Typhleotris mararybe
- Conservation status: Critically Endangered (IUCN 3.1)

Scientific classification
- Kingdom: Animalia
- Phylum: Chordata
- Class: Actinopterygii
- Order: Gobiiformes
- Family: Milyeringidae
- Genus: Typhleotris
- Species: T. mararybe
- Binomial name: Typhleotris mararybe Sparks & Chakrabarty, 2012

= Typhleotris mararybe =

- Authority: Sparks & Chakrabarty, 2012
- Conservation status: CR

Species of fish

Typhleotris mararybe is a critically endangered species of fish in the family Milyeringidae, the blind cave gobies. It is a troglobitic species endemic to cave habitat in southwestern Madagascar. It is unique among known cave-dwelling fish in that is both blind and darkly pigmented. It has well-developed nonvisual sensory systems and dives to avoid approaching objects. The fish was first collected in 2008 and was described to science as a new species in 2012.

==Description==
Typhleotris mararybe is about 38 mm long. The body is uniformly dark brown in color, and the fins are mostly white with brown bases. Its sensory systems include a series of pores on its head, but it lacks eyes.
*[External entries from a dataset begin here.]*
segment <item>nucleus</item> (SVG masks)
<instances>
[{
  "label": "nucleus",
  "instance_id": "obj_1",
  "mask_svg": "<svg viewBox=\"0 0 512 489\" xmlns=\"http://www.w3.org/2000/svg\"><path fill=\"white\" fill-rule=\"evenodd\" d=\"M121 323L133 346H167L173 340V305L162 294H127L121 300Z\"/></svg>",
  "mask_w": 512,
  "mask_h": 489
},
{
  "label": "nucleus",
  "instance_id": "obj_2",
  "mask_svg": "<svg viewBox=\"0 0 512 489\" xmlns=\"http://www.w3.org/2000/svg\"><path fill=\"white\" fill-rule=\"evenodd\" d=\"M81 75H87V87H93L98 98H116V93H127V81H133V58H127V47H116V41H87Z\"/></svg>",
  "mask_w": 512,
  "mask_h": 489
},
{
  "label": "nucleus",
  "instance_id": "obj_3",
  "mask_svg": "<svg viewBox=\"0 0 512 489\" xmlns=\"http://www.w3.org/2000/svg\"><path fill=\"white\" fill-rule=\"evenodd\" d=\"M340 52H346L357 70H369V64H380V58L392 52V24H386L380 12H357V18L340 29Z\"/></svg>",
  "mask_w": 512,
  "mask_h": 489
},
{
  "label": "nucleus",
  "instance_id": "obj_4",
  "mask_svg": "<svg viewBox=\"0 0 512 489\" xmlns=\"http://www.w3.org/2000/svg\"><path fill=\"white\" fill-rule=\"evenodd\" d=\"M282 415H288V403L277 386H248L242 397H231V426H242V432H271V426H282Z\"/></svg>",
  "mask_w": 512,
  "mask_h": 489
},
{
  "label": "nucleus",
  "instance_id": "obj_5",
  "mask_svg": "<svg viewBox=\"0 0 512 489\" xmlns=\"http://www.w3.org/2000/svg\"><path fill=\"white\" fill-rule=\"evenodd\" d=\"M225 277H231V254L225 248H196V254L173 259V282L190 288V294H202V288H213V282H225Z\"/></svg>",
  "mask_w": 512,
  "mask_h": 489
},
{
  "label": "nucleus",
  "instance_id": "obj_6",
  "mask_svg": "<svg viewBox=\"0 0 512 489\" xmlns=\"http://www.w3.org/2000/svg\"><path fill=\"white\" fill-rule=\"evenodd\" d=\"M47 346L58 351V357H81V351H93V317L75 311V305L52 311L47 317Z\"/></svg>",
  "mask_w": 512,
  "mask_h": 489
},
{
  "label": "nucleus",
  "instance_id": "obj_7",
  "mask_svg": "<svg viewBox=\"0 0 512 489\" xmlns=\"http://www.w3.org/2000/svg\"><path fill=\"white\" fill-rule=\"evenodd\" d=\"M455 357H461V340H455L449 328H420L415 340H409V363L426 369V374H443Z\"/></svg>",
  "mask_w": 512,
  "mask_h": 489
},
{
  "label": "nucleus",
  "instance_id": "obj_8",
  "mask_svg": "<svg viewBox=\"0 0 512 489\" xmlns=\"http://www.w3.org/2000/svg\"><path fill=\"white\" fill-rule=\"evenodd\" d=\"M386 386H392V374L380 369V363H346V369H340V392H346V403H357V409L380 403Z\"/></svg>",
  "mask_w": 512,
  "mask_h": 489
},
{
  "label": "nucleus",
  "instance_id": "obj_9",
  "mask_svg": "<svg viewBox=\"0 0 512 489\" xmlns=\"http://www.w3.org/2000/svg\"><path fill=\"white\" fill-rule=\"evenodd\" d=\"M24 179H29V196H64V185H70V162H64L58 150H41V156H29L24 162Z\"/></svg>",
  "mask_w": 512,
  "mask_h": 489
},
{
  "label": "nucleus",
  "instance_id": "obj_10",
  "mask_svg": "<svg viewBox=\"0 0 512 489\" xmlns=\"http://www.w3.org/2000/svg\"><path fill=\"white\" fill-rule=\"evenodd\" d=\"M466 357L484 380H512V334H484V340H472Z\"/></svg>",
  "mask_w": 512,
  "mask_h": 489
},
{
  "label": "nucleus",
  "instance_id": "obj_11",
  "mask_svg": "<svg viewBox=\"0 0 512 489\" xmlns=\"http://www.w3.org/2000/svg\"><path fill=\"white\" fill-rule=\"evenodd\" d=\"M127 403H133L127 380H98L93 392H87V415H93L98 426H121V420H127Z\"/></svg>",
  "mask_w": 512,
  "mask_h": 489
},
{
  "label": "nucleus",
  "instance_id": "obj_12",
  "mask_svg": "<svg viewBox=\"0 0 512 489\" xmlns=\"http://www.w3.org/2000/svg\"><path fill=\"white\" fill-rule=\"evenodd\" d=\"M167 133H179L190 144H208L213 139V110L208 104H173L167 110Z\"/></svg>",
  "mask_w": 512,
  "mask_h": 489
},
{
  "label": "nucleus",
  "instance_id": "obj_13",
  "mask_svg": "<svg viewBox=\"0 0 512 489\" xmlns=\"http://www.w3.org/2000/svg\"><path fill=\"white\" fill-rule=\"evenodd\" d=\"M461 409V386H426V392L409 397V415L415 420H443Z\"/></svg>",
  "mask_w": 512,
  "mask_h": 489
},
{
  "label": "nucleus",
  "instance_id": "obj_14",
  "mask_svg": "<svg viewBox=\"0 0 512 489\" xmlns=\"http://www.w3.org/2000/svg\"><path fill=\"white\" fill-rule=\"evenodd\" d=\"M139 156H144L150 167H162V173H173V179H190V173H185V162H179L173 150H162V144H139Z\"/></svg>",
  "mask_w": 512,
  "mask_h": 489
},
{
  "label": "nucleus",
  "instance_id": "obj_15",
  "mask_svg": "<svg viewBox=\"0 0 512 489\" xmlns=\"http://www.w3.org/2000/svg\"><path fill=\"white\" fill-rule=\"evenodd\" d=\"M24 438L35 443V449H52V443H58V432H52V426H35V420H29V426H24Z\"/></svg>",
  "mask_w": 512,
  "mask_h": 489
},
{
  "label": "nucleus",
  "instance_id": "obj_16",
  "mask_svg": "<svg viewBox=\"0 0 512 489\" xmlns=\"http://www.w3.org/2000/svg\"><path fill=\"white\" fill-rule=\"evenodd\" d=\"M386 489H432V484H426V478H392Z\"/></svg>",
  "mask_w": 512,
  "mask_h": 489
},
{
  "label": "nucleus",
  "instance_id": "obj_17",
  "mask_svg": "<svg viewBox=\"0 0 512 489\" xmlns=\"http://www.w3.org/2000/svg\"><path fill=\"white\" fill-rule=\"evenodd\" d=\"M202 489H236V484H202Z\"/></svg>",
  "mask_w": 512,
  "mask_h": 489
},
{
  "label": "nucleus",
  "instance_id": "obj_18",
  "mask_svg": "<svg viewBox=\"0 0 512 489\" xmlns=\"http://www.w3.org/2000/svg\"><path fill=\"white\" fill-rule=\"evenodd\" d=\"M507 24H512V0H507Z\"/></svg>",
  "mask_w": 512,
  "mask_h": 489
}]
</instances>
The fish is relatively slow-moving, but more responsive to approaching objects than the closely related T. madagascariensis, diving to avoid them. It can be distinguished from other members of genus Typhleotris by its dark pigmentation and aspects of its bone structure. T. mararybe is possibly the sister species of T. madagascariensis, as the two share characteristics in common that T. pauliani, the only other member of the genus, does not. T. mararybe may have evolved from an ancestral species that lacked pigmentation and was blind, but that pigmentation was regained for camouflage in parts of the cave that receive sunlight.

==Habitat==
Typhleotris mararybe is one of four cave-dwelling fishes in Madagascar. It was initially known from only a single cave, a karst sinkhole called the Grotte de Vitane near Itampolo, where two specimens were collected, but has later been discovered to occur in four additional sinkholes/caves in the region. It is overall less widespread and common than T. madagascariensis, which also occurs in the five caves/sinkholes inhabited by T. mararybe. Despite this, direct competition between the two species is not known.

==Taxonomic evaluation==
Typhleotris mararybe was described from the two specimens, the holotype and the paratype, in 2012. It was published in American Museum Novitates, a journal of the American Museum of Natural History. Locals sometimes enter the Grotte de Vitane cave where it was first discovered, but were unaware of the species.

The specific name was derived from the Malagasy words marary (ill or sick), and be (big), combined to mean "very sick" or "big sickness". It commemorates an unknown severe illness suffered by members of the field team after their snorkeling expedition to survey the sinkhole.